Exercise - Turn everything from the line containing "What distance do" down to the end of the records into a Markdown table with two columns, Row and Line. Number each line and leave out blank lines.
====== Task inputs ======
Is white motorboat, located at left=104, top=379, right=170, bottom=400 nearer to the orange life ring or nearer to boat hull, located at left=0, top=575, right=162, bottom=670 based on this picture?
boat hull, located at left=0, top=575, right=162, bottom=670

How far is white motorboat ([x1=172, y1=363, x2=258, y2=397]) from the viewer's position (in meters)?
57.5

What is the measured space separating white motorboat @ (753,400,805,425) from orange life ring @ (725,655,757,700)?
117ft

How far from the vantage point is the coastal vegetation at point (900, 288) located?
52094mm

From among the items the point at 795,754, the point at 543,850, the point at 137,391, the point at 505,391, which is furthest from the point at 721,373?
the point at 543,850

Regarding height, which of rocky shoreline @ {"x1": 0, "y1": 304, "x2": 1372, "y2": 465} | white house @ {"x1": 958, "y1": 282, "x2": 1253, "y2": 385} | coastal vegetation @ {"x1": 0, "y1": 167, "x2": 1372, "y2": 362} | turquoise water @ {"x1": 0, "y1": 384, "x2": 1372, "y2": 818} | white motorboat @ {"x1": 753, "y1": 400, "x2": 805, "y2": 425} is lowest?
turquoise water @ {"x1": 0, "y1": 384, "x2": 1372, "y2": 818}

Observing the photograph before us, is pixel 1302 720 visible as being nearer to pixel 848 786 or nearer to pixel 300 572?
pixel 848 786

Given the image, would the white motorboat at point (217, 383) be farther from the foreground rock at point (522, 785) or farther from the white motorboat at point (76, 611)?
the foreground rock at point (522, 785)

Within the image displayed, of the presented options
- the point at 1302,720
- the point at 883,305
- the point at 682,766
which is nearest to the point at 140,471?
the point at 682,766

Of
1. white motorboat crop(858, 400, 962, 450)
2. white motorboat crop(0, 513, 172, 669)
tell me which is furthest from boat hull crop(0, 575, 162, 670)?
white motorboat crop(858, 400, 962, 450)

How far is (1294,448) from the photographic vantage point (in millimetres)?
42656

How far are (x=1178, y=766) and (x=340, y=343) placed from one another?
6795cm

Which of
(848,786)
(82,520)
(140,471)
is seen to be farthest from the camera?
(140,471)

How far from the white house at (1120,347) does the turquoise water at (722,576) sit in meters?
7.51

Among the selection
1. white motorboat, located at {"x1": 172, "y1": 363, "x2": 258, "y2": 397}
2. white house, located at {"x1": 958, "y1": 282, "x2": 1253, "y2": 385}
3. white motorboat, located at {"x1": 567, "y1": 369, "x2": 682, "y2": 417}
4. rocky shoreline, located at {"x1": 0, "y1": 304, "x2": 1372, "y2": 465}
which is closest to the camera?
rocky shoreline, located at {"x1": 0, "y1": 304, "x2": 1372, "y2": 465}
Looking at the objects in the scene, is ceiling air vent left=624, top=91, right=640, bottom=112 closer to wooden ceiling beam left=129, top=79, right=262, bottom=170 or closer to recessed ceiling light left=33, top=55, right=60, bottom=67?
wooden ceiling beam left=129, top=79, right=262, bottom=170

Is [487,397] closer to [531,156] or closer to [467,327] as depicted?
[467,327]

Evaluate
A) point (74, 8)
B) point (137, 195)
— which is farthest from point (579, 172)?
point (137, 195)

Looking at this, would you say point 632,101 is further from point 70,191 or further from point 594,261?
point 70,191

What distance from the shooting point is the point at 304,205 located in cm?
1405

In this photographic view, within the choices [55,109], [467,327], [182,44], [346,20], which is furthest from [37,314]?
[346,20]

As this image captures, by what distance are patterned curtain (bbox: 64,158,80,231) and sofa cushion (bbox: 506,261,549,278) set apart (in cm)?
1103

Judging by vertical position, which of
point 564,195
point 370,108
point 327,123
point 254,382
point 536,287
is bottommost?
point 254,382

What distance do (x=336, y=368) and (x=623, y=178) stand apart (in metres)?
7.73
======
Exercise answer -
| Row | Line |
|---|---|
| 1 | What distance do (x=336, y=368) and (x=623, y=178) stand apart (in metres)? |
| 2 | 7.73 |